Monday, March 17, 2008

The Scandalous Gospel...

Just when I thought that there were no Tolstoyan Christians left in leadership positions in America I came across this book by Peter J. Gomes, The Scandalous Gospel of Jesus: What's So Good About The Good News? Don't get me wrong - Gomes doesn't cite Tolstoy's intricate and exhausting analyses of the gospels but he starts where Tolstoy ended - with the Sermon on the Mount.

Gomes is not afraid to challenge the televangelists who lead the mega churches of prosperity, advocate the assassination of heads of state, and promote homophobia. Gomes ably separates what have become popular positions of denominations and churches from the actual words and meaning of the gospels. He titles Chapter Two - An Offending Gospel - and tells the story of a guest sermon he gave on the Sunday following the reelection of George Bush. He says that it started simply enough with the "gospel lectionary appointed for the day and heard by Episcopalians throughout North America on this All Saints Sunday."

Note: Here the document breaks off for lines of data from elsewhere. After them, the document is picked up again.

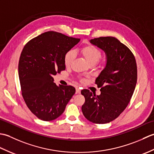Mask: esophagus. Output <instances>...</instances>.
I'll return each instance as SVG.
<instances>
[{
    "instance_id": "esophagus-1",
    "label": "esophagus",
    "mask_w": 154,
    "mask_h": 154,
    "mask_svg": "<svg viewBox=\"0 0 154 154\" xmlns=\"http://www.w3.org/2000/svg\"><path fill=\"white\" fill-rule=\"evenodd\" d=\"M76 93H78V94L81 93V89L79 88H76Z\"/></svg>"
}]
</instances>
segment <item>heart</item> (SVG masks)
Listing matches in <instances>:
<instances>
[{"label": "heart", "instance_id": "1", "mask_svg": "<svg viewBox=\"0 0 154 154\" xmlns=\"http://www.w3.org/2000/svg\"><path fill=\"white\" fill-rule=\"evenodd\" d=\"M81 53L90 65H94L97 63L101 57V51L98 48L91 44L85 45L81 48ZM75 57V54L73 50H71L68 51L64 57V63L65 66H70L74 60Z\"/></svg>", "mask_w": 154, "mask_h": 154}]
</instances>
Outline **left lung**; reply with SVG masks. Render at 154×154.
Segmentation results:
<instances>
[{
    "instance_id": "obj_1",
    "label": "left lung",
    "mask_w": 154,
    "mask_h": 154,
    "mask_svg": "<svg viewBox=\"0 0 154 154\" xmlns=\"http://www.w3.org/2000/svg\"><path fill=\"white\" fill-rule=\"evenodd\" d=\"M90 42L105 52L106 63L95 81L100 94L81 91L85 99L81 109L90 122L106 124L116 119L131 99L137 82L136 62L130 49L115 38L100 37Z\"/></svg>"
}]
</instances>
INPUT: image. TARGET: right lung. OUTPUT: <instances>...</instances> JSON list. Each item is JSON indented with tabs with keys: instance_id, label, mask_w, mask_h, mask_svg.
I'll return each instance as SVG.
<instances>
[{
	"instance_id": "obj_1",
	"label": "right lung",
	"mask_w": 154,
	"mask_h": 154,
	"mask_svg": "<svg viewBox=\"0 0 154 154\" xmlns=\"http://www.w3.org/2000/svg\"><path fill=\"white\" fill-rule=\"evenodd\" d=\"M79 41L50 31L32 39L23 48L18 63L22 94L39 119H56L75 94L73 87L56 85L53 76L65 69V55Z\"/></svg>"
}]
</instances>
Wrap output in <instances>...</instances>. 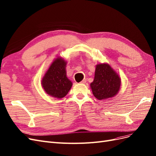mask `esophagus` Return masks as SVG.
<instances>
[{
  "label": "esophagus",
  "mask_w": 156,
  "mask_h": 156,
  "mask_svg": "<svg viewBox=\"0 0 156 156\" xmlns=\"http://www.w3.org/2000/svg\"><path fill=\"white\" fill-rule=\"evenodd\" d=\"M87 83V79H83L81 82H80V83H83V84H84Z\"/></svg>",
  "instance_id": "obj_1"
}]
</instances>
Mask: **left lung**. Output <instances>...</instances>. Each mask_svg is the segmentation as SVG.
Segmentation results:
<instances>
[{"label":"left lung","instance_id":"left-lung-1","mask_svg":"<svg viewBox=\"0 0 156 156\" xmlns=\"http://www.w3.org/2000/svg\"><path fill=\"white\" fill-rule=\"evenodd\" d=\"M120 86V77L108 64L96 66L94 80L90 84L95 98L99 100L112 98L119 92Z\"/></svg>","mask_w":156,"mask_h":156}]
</instances>
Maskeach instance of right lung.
<instances>
[{"label": "right lung", "instance_id": "obj_1", "mask_svg": "<svg viewBox=\"0 0 156 156\" xmlns=\"http://www.w3.org/2000/svg\"><path fill=\"white\" fill-rule=\"evenodd\" d=\"M66 65L65 61L57 58L52 62L42 80L45 92L58 99L65 97L72 86V83L66 77Z\"/></svg>", "mask_w": 156, "mask_h": 156}]
</instances>
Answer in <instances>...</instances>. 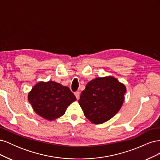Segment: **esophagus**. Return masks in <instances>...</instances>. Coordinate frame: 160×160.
<instances>
[{"mask_svg":"<svg viewBox=\"0 0 160 160\" xmlns=\"http://www.w3.org/2000/svg\"><path fill=\"white\" fill-rule=\"evenodd\" d=\"M75 97H76V98H77V99H79V97H80V92H79V91L75 92Z\"/></svg>","mask_w":160,"mask_h":160,"instance_id":"1","label":"esophagus"}]
</instances>
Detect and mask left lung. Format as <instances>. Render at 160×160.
Instances as JSON below:
<instances>
[{"label":"left lung","mask_w":160,"mask_h":160,"mask_svg":"<svg viewBox=\"0 0 160 160\" xmlns=\"http://www.w3.org/2000/svg\"><path fill=\"white\" fill-rule=\"evenodd\" d=\"M126 87L113 76L97 77L87 84L79 100L83 113L92 123L101 124L122 108Z\"/></svg>","instance_id":"obj_1"}]
</instances>
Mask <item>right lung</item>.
Masks as SVG:
<instances>
[{"mask_svg":"<svg viewBox=\"0 0 160 160\" xmlns=\"http://www.w3.org/2000/svg\"><path fill=\"white\" fill-rule=\"evenodd\" d=\"M76 99L69 88L52 81L38 82L28 94L35 112L48 121L61 118Z\"/></svg>","mask_w":160,"mask_h":160,"instance_id":"right-lung-1","label":"right lung"}]
</instances>
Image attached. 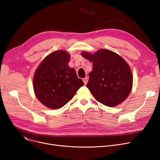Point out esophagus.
I'll return each instance as SVG.
<instances>
[{"instance_id":"34e87169","label":"esophagus","mask_w":160,"mask_h":160,"mask_svg":"<svg viewBox=\"0 0 160 160\" xmlns=\"http://www.w3.org/2000/svg\"><path fill=\"white\" fill-rule=\"evenodd\" d=\"M88 81V78L87 77H86V78H84L83 79V83H84V84H85V85H86V84H87Z\"/></svg>"}]
</instances>
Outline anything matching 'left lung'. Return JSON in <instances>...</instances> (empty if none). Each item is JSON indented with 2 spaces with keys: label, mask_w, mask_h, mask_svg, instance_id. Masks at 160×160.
I'll list each match as a JSON object with an SVG mask.
<instances>
[{
  "label": "left lung",
  "mask_w": 160,
  "mask_h": 160,
  "mask_svg": "<svg viewBox=\"0 0 160 160\" xmlns=\"http://www.w3.org/2000/svg\"><path fill=\"white\" fill-rule=\"evenodd\" d=\"M82 56L93 62L86 86L97 101L109 107L123 102L130 93L133 82L131 69L124 59L106 49L94 54L83 52Z\"/></svg>",
  "instance_id": "obj_1"
}]
</instances>
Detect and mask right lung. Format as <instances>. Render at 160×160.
<instances>
[{
    "instance_id": "1",
    "label": "right lung",
    "mask_w": 160,
    "mask_h": 160,
    "mask_svg": "<svg viewBox=\"0 0 160 160\" xmlns=\"http://www.w3.org/2000/svg\"><path fill=\"white\" fill-rule=\"evenodd\" d=\"M70 55L58 50L48 55L35 72L33 80L36 97L51 109L62 108L83 85L75 69L68 65Z\"/></svg>"
}]
</instances>
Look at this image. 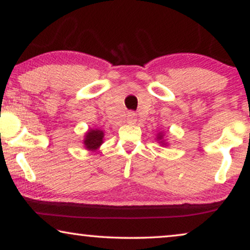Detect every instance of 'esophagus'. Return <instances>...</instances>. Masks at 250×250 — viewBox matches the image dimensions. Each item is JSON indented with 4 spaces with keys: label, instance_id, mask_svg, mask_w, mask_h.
<instances>
[{
    "label": "esophagus",
    "instance_id": "esophagus-1",
    "mask_svg": "<svg viewBox=\"0 0 250 250\" xmlns=\"http://www.w3.org/2000/svg\"><path fill=\"white\" fill-rule=\"evenodd\" d=\"M126 121H127V123H129V124H134V123L136 122V117H135L134 112H132V111L127 112V116H126Z\"/></svg>",
    "mask_w": 250,
    "mask_h": 250
}]
</instances>
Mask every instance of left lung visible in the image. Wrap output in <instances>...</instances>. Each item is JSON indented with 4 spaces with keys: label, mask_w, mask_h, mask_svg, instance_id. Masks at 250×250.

He describes "the usual haze of familiarity" covering the faces of the congregation used to hearing the same verses over and over again, "the scriptural equivalent of white sound or ambient noise." According to Gomes, "people began to sit up and take notice" as the lesson went on with the verses one of his friends calls the "Woebetudes":

"But how terrible for you who are rich now; you have had your easy life;
How terrible for you who are full now; you will go hungry!
How terrible for you who laugh now; you will mourn and weep!
How terrible when all men speak well of you, because their ancestors said the very same things to the false prophets."

According to Gomes "the gospel message in Luke is simply that knowing this, we now have a chance to do something about it before it is too late. Thus, in the verses that follow... Jesus tells us to love our enemies, practice the Golden Rule, love those beyond our comfort zone, and be merciful to others as we hope God will be merciful to us."

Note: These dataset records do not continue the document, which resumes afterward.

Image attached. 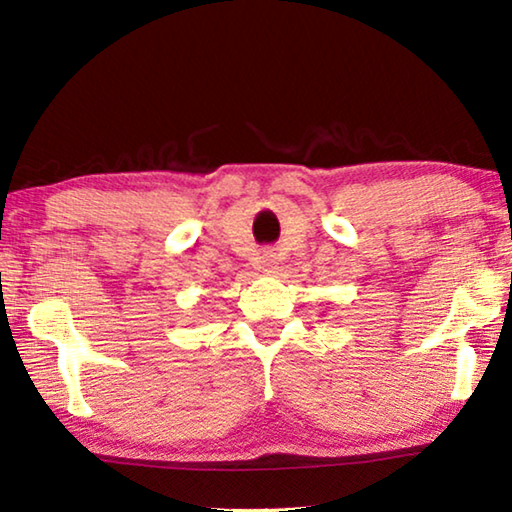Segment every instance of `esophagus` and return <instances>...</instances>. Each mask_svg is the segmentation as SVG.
<instances>
[{
  "label": "esophagus",
  "mask_w": 512,
  "mask_h": 512,
  "mask_svg": "<svg viewBox=\"0 0 512 512\" xmlns=\"http://www.w3.org/2000/svg\"><path fill=\"white\" fill-rule=\"evenodd\" d=\"M273 264H275V255L273 253H264L262 255V266L266 268V271H268V268H273Z\"/></svg>",
  "instance_id": "1"
}]
</instances>
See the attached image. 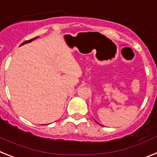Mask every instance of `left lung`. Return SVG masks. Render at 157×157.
Wrapping results in <instances>:
<instances>
[{"mask_svg": "<svg viewBox=\"0 0 157 157\" xmlns=\"http://www.w3.org/2000/svg\"><path fill=\"white\" fill-rule=\"evenodd\" d=\"M97 123H98V122H97Z\"/></svg>", "mask_w": 157, "mask_h": 157, "instance_id": "left-lung-1", "label": "left lung"}]
</instances>
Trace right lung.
<instances>
[{
  "label": "right lung",
  "instance_id": "right-lung-1",
  "mask_svg": "<svg viewBox=\"0 0 157 157\" xmlns=\"http://www.w3.org/2000/svg\"><path fill=\"white\" fill-rule=\"evenodd\" d=\"M35 38H36V37H34V38H32V39H30V40H27V41H25L24 42L22 43L21 45H23V44H26V43H29V42H30V41H33V40H34V39H35Z\"/></svg>",
  "mask_w": 157,
  "mask_h": 157
}]
</instances>
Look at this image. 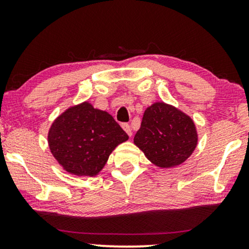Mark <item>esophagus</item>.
I'll list each match as a JSON object with an SVG mask.
<instances>
[{
  "label": "esophagus",
  "mask_w": 249,
  "mask_h": 249,
  "mask_svg": "<svg viewBox=\"0 0 249 249\" xmlns=\"http://www.w3.org/2000/svg\"><path fill=\"white\" fill-rule=\"evenodd\" d=\"M122 126H123V128H124L125 132L127 133V136H128V137L132 136V130H131V126H130V125H128V124H126V123H125V124H123Z\"/></svg>",
  "instance_id": "obj_1"
}]
</instances>
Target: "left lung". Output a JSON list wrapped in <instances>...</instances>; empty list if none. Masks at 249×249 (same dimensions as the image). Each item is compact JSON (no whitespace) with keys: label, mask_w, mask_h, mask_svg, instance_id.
Returning a JSON list of instances; mask_svg holds the SVG:
<instances>
[{"label":"left lung","mask_w":249,"mask_h":249,"mask_svg":"<svg viewBox=\"0 0 249 249\" xmlns=\"http://www.w3.org/2000/svg\"><path fill=\"white\" fill-rule=\"evenodd\" d=\"M196 141L192 119L164 103L146 108L141 128L134 136V144L159 167L184 162L196 148Z\"/></svg>","instance_id":"obj_1"}]
</instances>
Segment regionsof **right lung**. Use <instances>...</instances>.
I'll return each instance as SVG.
<instances>
[{
  "instance_id": "obj_1",
  "label": "right lung",
  "mask_w": 249,
  "mask_h": 249,
  "mask_svg": "<svg viewBox=\"0 0 249 249\" xmlns=\"http://www.w3.org/2000/svg\"><path fill=\"white\" fill-rule=\"evenodd\" d=\"M128 136L112 116L83 103L53 122L48 141L53 157L68 172L96 176L117 145Z\"/></svg>"
}]
</instances>
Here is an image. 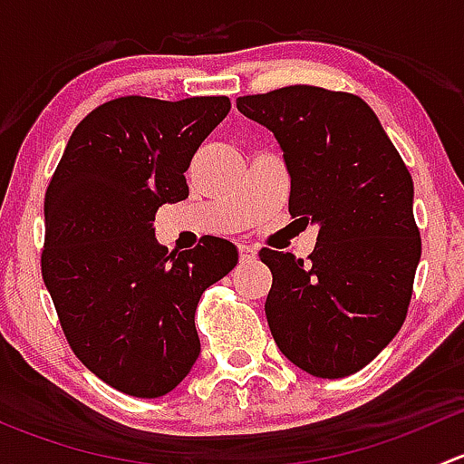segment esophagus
Wrapping results in <instances>:
<instances>
[{"label":"esophagus","instance_id":"obj_1","mask_svg":"<svg viewBox=\"0 0 464 464\" xmlns=\"http://www.w3.org/2000/svg\"><path fill=\"white\" fill-rule=\"evenodd\" d=\"M237 254H240V260L242 262H249L256 258V249H251L249 245H240L237 246Z\"/></svg>","mask_w":464,"mask_h":464}]
</instances>
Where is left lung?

Apparently the "niceties of this bit of exegesis were lost" among the "blue" and "red" members of the congregation - illustrating what he means by an "offending" gospel!

"Most people do not go to church to be confronted with the gap between what they believe and practice and what their faith teaches and requires...religious people are often cultural conservatives, and (they) take comfort in religion, (because) that religion is seen to confirm the status quo. When a member of the congregation says to the preacher at the door of a church on Sunday, 'That was a first-rate sermon,' he or she is saying that the preacher said all the things with which the person agreed, but only half as well..."

"In warning my preaching students of this dilemma, that people crave confirmation rather than confrontation in preaching, I remind them of how badly Jesus' first sermon went."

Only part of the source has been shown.